Chinese companies suing Clive Palmer over $12 million they say was fraudulently redirected maintain the money has not been returned.
Chinese companies suing Clive Palmer over the alleged misuse of $12 million reject claims the money has been returned, a court has heard.
Subsidiaries of Chinese government-owned company CITIC Pacific are suing Mr Palmer and his company Cosmo Developments over claims $12.167 million was misappropriated by the federal MP’s company Mineralogy.
CITIC Pacific subsidiaries Sino Iron and Korean Steel claim money deposited in an administrative fund and intended for the day-to-day running costs of a Western Australia port was redirected to Cosmo Developments ($10 million) and a Brisbane advertising firm ($2.167 million).
A barrister representing Mr Palmer and Cosmo Developments told the Supreme Court in Brisbane on Tuesday that $12.7 million deposited into the account by Mr Palmer’s Queensland Nickel in May – shown in bank statements – was the return of the funds.
Barrister Thomas Bradley QC made the statement in the course of a legal bid to strike out or permanently stay the Chinese companies’ claim for compensation.
Counsel for Sino Iron and Korean Steel said his clients did not accept the deposit was a repayment.
“It came into the account on that date. Whether it’s still in the account today we don’t know,” Andrew Bell SC said.
“What the terms of that payment to Mineralogy deposited in that account were we don’t know.
“We know nothing about that payment other than that a company called Queensland Nickel paid it in on or about the 11th or 12th of May this year.”
Mr Bell added that it was not known how the $10 million that went to Cosmo Developments was spent.

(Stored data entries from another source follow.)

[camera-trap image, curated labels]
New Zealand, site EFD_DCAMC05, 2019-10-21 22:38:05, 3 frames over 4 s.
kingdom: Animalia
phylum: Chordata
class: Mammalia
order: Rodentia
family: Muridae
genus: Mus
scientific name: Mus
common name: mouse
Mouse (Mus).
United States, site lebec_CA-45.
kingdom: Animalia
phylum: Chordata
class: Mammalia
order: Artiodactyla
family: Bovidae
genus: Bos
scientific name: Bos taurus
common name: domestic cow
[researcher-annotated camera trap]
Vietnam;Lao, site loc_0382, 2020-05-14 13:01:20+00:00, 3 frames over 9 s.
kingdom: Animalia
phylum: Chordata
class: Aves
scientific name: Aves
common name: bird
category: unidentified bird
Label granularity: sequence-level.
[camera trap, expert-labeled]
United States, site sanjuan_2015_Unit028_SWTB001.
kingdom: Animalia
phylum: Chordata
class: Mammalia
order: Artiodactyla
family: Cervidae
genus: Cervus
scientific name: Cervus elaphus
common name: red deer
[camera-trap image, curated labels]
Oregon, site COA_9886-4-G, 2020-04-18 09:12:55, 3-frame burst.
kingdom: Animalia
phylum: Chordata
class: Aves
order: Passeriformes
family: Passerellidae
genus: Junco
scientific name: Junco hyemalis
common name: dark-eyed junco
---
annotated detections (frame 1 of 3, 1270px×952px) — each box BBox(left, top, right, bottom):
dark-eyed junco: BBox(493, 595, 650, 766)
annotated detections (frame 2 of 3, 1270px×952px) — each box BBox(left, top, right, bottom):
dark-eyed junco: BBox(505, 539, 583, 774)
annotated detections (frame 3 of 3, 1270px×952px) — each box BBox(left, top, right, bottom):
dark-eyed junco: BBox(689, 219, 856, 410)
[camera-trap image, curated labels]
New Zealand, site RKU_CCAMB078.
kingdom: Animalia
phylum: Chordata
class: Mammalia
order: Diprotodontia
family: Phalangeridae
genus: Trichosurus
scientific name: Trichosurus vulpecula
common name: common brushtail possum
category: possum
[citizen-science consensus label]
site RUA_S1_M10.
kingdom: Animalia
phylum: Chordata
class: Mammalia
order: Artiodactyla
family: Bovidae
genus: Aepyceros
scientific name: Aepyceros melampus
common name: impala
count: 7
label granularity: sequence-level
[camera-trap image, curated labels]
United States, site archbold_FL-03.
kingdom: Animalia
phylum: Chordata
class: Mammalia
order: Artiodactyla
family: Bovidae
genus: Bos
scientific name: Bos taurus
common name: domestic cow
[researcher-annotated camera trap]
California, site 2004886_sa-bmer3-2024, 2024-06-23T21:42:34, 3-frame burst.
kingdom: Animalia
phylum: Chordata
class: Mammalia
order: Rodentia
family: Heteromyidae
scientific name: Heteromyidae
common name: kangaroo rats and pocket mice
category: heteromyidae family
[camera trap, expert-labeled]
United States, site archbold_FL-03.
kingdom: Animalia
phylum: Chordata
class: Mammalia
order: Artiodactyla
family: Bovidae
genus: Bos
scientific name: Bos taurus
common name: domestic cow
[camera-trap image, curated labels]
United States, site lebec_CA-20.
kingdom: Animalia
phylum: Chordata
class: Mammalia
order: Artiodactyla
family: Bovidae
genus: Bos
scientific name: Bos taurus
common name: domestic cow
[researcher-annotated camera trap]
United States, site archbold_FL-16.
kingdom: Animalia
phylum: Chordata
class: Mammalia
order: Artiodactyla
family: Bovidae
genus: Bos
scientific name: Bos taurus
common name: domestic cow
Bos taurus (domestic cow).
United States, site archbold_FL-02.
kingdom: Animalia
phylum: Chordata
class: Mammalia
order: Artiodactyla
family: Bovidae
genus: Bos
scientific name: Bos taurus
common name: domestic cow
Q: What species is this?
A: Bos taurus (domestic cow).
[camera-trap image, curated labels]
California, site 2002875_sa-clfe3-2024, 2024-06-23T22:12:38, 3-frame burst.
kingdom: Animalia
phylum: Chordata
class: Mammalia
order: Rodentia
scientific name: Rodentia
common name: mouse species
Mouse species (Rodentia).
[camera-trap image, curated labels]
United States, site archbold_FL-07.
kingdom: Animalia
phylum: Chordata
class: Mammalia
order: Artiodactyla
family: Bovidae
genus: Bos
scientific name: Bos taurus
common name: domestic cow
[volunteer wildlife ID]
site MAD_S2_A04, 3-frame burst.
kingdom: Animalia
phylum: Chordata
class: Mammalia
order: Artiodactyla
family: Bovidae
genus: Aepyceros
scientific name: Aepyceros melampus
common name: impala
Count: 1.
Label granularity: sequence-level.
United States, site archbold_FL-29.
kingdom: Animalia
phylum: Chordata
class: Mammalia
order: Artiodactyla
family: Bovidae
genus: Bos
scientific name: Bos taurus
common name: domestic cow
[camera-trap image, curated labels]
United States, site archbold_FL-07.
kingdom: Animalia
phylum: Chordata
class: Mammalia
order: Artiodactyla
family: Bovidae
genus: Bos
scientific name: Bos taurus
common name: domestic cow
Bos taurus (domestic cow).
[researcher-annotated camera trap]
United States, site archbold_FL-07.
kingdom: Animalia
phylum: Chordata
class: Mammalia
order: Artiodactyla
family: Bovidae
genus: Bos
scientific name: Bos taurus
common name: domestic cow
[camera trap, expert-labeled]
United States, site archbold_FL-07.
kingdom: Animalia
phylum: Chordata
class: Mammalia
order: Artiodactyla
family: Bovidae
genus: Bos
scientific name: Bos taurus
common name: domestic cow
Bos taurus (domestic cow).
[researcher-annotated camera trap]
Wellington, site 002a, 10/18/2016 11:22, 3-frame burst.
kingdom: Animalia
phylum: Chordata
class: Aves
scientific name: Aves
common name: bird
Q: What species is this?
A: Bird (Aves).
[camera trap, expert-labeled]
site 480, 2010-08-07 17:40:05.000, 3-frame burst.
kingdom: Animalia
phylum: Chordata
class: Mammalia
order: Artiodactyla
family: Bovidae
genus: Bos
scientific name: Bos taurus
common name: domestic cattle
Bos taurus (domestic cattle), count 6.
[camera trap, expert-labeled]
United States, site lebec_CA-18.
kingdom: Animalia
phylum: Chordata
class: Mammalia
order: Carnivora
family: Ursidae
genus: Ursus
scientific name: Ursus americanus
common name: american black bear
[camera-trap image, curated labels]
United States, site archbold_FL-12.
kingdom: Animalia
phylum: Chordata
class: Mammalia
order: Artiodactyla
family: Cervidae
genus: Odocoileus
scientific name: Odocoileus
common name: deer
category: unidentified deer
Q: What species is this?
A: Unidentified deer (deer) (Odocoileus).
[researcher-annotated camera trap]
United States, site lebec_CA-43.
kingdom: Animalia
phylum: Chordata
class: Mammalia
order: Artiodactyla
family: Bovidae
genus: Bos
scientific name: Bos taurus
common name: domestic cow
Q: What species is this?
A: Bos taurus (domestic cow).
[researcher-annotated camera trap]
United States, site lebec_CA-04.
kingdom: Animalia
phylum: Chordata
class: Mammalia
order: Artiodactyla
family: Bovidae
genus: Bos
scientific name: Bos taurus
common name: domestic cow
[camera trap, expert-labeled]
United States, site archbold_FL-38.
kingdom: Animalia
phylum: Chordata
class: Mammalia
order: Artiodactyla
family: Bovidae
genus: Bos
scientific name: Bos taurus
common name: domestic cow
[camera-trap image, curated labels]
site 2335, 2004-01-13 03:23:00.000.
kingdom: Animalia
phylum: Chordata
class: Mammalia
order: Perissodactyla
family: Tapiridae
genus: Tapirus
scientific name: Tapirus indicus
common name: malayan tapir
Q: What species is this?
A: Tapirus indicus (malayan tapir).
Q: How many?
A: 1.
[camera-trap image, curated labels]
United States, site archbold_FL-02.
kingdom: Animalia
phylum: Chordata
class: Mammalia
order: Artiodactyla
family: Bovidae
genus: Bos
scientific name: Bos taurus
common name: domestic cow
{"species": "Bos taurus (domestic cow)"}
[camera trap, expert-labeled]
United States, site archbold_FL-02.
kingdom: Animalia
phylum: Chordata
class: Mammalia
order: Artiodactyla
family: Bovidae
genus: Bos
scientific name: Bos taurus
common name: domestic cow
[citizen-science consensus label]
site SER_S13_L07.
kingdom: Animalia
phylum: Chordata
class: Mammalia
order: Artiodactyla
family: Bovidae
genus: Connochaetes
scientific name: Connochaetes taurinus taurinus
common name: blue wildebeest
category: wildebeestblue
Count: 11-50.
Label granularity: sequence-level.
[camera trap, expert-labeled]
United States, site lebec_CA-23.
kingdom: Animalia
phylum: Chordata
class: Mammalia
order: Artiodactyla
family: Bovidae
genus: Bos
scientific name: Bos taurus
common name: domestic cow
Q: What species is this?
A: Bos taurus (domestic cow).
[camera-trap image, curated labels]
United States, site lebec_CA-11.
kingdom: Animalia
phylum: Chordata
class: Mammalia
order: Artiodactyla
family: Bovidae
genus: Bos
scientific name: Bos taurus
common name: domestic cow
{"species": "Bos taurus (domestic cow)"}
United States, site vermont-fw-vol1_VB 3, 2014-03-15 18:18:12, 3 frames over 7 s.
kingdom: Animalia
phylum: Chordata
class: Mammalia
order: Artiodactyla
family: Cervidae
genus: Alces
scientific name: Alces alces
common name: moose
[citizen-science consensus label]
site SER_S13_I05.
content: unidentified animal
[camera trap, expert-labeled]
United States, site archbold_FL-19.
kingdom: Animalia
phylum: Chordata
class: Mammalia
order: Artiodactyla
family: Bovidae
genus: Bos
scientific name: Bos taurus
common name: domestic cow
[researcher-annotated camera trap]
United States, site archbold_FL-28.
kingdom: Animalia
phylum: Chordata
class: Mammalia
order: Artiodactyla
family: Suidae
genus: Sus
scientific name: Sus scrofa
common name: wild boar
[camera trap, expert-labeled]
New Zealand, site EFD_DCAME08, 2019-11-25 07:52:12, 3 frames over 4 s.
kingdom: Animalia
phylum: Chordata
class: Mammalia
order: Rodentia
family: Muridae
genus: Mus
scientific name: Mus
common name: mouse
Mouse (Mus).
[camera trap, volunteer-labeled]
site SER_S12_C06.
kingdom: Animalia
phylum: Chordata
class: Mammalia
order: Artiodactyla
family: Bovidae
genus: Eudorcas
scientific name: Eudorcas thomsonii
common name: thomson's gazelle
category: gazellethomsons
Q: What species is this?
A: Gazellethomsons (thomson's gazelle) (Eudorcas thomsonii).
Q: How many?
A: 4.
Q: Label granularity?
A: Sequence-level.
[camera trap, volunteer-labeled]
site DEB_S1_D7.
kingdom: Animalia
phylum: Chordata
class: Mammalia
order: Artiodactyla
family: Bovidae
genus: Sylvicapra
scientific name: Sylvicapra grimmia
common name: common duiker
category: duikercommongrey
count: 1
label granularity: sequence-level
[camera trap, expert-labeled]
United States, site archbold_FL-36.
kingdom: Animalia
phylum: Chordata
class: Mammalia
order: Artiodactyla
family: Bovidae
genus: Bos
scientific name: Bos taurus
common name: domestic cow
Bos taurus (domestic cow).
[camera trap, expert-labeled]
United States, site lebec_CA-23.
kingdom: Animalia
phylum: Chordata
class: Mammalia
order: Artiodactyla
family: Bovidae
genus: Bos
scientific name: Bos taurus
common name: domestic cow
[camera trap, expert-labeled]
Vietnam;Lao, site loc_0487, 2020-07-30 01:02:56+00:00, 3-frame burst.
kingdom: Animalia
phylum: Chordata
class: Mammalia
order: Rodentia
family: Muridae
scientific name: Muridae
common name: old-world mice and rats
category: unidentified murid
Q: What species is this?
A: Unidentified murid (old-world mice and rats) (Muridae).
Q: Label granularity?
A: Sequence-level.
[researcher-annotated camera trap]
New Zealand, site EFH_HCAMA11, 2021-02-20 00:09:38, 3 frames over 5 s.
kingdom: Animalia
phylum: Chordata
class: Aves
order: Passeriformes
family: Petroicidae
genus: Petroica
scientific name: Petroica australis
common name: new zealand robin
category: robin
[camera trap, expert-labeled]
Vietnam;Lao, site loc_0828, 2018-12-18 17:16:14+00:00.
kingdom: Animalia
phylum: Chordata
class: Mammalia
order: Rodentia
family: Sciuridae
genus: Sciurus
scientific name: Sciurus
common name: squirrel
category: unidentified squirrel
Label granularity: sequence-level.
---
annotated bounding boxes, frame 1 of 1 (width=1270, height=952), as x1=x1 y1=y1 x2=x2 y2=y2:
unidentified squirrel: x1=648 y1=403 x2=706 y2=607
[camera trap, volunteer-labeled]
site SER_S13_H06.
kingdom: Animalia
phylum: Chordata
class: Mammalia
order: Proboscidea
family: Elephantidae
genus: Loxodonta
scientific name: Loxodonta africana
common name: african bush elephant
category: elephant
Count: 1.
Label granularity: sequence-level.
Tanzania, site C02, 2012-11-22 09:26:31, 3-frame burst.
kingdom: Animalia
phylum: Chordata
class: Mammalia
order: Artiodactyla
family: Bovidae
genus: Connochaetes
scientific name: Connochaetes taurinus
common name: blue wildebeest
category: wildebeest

He argued for disclosure of possible profits derived by Cosmo Developments and Mr Palmer from the $12 million; for example, profits gained by Mr Palmer’s election to parliament.
Mr Bradley argued the fund had been set up for broadly defined administrative costs, was not a trust account, and there was nothing in the contract that prohibited Mineralogy withdrawing money and paying expenses from it.
“They were, in fact, Mineralogy’s monies,” he said.
Justice David Jackson reserved his decision on Tuesday’s application.
If the application is dismissed, a trial to determine whether the Chinese companies are entitled to compensation is expected to go ahead in November.